Synthesis of a Nonhydrolyzable Nucleotide Phosphoroimidazolide Analogue That Catalyzes Nonenzymatic RNA Primer Extension

• Published in: Journal of the American Chemical Society Vol. 140; no. 2; pp. 783 - 792
• Main Authors: Tam, Chun Pong, Zhou, Lijun, Fahrenbach, Albert C, Zhang, Wen, Walton, Travis, Szostak, Jack W
• Format: Journal Article
• Language: English
• Published: WASHINGTON American Chemical Society 17.01.2018; Amer Chemical Soc
• Subjects: Catalysis; Chemistry; Chemistry, Multidisciplinary; Cytidine Monophosphate - analogs & derivatives; Cytidine Monophosphate - chemistry; Hydrolysis; Imidazoles - chemistry; Nucleotides - chemistry; Physical Sciences; RNA - chemistry; Science & Technology; CONSTANTS; PREBIOTIC SYNTHESIS; LIGATION; MONOMER; TEMPLATE-DIRECTED SYNTHESIS; URIDINE; HAIRPIN OLIGONUCLEOTIDES; OLIGOMERIZATION; BINDING; DERIVATIVES
• ISSN: 0002-7863; 1520-5126
• DOI: 10.1021/jacs.7b11623

We report the synthesis of guanosine 5′-(4-methylimidazolyl)­phosphonate (ICG), the third member of a series of nonhydrolyzable nucleoside 5′-phosphoro-2-methylimidazolide (2-MeImpN) analogues designed for mechanistic studies of nonenzymatic RNA primer extension.

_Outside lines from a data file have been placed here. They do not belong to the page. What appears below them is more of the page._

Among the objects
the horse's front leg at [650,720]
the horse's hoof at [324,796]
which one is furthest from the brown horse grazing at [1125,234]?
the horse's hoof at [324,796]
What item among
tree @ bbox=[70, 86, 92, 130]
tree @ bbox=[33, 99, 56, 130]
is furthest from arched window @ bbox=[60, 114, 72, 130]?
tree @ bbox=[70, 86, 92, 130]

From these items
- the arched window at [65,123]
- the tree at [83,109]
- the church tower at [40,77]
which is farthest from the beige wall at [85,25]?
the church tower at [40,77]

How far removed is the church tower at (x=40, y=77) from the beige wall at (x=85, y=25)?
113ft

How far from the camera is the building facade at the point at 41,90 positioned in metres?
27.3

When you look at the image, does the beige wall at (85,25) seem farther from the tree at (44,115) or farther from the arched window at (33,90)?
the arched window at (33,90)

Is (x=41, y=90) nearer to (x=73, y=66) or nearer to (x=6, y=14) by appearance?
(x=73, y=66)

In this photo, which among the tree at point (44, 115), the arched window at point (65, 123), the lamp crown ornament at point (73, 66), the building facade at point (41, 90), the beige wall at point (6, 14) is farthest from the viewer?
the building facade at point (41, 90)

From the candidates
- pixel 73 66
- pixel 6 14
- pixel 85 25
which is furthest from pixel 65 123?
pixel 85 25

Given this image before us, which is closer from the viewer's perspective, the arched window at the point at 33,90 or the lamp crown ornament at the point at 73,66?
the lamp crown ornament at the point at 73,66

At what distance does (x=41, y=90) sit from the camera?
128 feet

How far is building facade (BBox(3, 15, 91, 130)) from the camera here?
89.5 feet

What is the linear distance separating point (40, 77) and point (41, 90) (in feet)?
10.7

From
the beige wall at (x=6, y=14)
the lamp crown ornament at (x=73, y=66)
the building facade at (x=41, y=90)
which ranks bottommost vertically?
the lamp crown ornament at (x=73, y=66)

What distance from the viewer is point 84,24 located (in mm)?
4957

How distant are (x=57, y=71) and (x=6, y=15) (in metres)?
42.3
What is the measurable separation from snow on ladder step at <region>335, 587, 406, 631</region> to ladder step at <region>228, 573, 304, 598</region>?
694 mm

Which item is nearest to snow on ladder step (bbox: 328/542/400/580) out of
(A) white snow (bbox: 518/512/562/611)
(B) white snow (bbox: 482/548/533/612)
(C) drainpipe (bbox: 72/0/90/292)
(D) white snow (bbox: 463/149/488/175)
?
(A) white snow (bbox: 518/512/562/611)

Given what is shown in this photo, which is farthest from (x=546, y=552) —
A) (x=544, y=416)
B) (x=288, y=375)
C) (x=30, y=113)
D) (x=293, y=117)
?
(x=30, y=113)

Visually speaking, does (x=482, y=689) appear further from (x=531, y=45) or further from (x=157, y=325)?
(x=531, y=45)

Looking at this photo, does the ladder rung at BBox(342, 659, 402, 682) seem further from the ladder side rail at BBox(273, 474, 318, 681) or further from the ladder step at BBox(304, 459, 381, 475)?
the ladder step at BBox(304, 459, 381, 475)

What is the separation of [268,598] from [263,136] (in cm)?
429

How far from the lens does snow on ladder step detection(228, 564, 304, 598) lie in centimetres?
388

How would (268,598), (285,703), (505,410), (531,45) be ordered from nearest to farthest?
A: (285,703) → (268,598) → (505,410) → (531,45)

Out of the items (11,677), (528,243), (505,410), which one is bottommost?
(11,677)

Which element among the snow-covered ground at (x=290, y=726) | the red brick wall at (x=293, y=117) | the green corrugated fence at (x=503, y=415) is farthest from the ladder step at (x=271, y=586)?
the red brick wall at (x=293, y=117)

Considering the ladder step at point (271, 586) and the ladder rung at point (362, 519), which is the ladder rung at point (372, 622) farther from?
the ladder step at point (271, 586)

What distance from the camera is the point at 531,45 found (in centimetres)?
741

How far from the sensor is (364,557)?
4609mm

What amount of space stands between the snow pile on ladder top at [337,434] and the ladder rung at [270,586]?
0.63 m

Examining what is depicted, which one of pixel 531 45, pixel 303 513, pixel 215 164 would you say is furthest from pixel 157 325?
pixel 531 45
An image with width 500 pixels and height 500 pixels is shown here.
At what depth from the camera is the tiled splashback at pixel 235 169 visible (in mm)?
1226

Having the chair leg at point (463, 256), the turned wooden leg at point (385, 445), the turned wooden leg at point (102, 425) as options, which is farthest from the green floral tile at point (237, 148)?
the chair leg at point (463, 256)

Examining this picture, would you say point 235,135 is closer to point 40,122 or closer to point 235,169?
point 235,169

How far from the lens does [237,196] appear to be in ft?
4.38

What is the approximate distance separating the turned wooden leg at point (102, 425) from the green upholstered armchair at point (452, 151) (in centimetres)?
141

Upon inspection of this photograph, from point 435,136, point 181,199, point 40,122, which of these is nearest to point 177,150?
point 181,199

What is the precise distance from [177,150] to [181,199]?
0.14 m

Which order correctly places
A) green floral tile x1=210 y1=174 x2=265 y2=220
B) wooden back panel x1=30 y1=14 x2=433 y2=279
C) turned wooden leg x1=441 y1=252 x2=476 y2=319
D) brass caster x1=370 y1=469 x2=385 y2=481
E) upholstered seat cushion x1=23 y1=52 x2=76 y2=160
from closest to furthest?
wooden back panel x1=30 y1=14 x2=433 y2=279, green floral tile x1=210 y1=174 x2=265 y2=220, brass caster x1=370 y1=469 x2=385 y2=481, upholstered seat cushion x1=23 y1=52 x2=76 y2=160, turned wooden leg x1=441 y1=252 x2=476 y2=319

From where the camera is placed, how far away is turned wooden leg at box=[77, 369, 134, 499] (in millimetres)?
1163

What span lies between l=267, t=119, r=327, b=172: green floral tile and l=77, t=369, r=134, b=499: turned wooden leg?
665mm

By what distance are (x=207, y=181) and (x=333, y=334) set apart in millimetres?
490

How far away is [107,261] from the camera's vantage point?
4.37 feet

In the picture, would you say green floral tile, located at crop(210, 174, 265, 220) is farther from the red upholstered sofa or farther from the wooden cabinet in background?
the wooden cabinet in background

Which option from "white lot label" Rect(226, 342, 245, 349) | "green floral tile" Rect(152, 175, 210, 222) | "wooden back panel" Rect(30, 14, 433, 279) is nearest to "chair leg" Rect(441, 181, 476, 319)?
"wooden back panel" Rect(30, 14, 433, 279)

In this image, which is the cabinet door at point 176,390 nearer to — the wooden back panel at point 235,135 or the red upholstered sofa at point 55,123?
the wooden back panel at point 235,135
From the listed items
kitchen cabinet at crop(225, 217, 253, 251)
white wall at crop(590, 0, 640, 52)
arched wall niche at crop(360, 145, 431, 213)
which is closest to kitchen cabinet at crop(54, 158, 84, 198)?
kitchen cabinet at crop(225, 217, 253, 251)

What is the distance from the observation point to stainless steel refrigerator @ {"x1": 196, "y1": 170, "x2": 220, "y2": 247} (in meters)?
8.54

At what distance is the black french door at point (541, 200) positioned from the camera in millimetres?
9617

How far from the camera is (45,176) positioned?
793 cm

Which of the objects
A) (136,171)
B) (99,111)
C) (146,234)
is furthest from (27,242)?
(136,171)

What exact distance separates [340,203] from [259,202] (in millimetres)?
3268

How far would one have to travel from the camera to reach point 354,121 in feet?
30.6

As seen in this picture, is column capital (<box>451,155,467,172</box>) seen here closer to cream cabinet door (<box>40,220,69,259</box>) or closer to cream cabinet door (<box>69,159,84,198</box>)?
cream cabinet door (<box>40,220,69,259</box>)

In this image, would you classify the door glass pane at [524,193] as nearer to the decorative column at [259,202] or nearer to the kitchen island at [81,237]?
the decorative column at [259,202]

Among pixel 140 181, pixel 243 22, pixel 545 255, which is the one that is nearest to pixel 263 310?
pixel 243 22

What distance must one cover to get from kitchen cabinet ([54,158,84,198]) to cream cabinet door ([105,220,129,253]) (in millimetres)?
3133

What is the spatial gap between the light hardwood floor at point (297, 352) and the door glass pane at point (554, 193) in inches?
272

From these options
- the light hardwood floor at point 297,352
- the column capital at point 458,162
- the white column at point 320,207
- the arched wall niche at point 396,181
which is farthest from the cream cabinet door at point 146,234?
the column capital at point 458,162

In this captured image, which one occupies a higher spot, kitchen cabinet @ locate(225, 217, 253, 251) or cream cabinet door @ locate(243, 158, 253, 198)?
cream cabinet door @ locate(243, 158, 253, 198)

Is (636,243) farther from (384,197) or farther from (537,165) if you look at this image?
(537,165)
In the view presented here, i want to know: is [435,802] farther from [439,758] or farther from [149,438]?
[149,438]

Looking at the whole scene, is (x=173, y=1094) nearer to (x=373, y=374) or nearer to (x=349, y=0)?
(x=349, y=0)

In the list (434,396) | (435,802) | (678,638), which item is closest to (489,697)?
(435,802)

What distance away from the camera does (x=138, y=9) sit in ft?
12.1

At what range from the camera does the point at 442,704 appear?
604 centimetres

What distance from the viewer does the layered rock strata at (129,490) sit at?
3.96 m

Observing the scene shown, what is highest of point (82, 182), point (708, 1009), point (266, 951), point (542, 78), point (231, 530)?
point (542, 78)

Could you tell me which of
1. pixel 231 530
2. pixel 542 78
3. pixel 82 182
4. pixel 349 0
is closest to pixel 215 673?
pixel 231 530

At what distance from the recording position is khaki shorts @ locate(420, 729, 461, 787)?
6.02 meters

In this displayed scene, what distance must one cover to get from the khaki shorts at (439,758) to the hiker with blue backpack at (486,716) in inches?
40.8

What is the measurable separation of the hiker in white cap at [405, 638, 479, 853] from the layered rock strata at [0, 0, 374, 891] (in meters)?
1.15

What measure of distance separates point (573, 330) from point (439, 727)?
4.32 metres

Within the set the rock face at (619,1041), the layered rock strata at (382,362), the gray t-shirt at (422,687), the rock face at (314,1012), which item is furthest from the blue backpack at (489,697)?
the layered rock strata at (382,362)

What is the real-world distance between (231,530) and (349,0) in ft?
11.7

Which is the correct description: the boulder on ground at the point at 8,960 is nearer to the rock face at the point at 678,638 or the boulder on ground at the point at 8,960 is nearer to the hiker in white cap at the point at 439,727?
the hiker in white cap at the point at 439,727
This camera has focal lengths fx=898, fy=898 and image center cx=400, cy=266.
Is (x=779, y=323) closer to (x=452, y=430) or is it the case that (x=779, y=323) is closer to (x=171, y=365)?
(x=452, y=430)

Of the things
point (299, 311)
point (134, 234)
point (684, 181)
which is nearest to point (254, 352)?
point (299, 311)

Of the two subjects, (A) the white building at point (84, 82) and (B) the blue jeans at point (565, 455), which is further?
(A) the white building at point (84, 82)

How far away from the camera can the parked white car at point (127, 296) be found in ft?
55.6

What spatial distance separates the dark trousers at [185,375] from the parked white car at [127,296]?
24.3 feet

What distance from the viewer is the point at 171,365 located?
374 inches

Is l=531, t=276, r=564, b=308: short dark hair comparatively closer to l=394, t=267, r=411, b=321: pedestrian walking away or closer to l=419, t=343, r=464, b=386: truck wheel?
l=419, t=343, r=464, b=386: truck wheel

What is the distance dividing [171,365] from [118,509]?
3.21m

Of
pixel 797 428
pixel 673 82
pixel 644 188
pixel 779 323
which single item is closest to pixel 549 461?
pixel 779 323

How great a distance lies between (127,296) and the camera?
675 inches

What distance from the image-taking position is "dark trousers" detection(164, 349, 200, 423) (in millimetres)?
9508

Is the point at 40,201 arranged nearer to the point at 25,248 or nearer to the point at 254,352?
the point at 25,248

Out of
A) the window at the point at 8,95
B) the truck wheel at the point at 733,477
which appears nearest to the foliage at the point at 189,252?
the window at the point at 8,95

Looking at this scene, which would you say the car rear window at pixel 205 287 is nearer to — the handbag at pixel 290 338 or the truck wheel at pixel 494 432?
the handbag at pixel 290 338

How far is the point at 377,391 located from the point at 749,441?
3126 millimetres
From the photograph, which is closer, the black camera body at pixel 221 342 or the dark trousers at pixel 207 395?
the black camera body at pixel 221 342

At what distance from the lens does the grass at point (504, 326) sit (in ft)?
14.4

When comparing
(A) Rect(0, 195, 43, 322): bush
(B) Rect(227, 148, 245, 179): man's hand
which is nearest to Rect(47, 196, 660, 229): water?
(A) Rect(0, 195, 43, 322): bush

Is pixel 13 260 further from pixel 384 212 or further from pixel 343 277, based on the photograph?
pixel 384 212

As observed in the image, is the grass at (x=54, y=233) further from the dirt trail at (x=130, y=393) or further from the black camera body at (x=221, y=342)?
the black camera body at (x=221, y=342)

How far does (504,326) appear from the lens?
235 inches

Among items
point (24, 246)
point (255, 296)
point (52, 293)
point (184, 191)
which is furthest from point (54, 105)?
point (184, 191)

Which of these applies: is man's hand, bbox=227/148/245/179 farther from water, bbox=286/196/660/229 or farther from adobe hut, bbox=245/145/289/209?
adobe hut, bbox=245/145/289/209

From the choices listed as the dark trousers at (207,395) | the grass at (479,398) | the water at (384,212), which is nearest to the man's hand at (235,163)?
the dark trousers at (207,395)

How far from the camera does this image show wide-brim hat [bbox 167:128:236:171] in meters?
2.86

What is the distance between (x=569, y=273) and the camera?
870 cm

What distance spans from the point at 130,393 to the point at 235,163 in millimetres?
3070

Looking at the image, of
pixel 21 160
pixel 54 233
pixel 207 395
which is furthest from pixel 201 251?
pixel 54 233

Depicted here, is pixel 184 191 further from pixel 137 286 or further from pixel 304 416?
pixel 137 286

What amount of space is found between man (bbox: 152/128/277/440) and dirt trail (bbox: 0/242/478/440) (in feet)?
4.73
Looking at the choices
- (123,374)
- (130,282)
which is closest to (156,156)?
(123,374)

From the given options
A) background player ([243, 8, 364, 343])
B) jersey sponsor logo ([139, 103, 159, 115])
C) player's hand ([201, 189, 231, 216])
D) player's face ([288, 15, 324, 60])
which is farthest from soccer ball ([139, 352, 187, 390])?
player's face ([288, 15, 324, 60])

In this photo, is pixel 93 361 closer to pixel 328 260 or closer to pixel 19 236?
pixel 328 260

The addition of a 2-MeImpN monomer to a primer is catalyzed by the presence of a downstream activated monomer, yet the three nonhydrolyzable analogues do not show catalytic effects under standard mildly basic primer extension conditions. Surprisingly, ICG, which has a pK a similar to that of 2-MeImpG, is a modest catalyst of nonenzymatic primer extension at acidic pH. Here we show that ICG reacts with 2-MeImpC to form a stable 5′–5′-imidazole-bridged guanosine-cytosine dinucleotide, with both a labile nitrogen–phosphorus and a stable carbon–phosphorus linkage flanking the central imidazole bridge. Cognate RNA primer–template complexes react with this GC-dinucleotide by attack of the primer 3′-hydroxyl on the activated N–P side of the 5′-5′-imidazole bridge. These observations support the hypothesis that 5′–5′-imidazole-bridged dinucleotides can bind to cognate RNA primer–template duplexes and adopt appropriate conformations for subsequent phosphodiester bond formation, consistent with our recent mechanistic proposal that the formation of activated 5′–5′-imidazolium-bridged dinucleotides is responsible for 2-MeImpN-driven primer extension.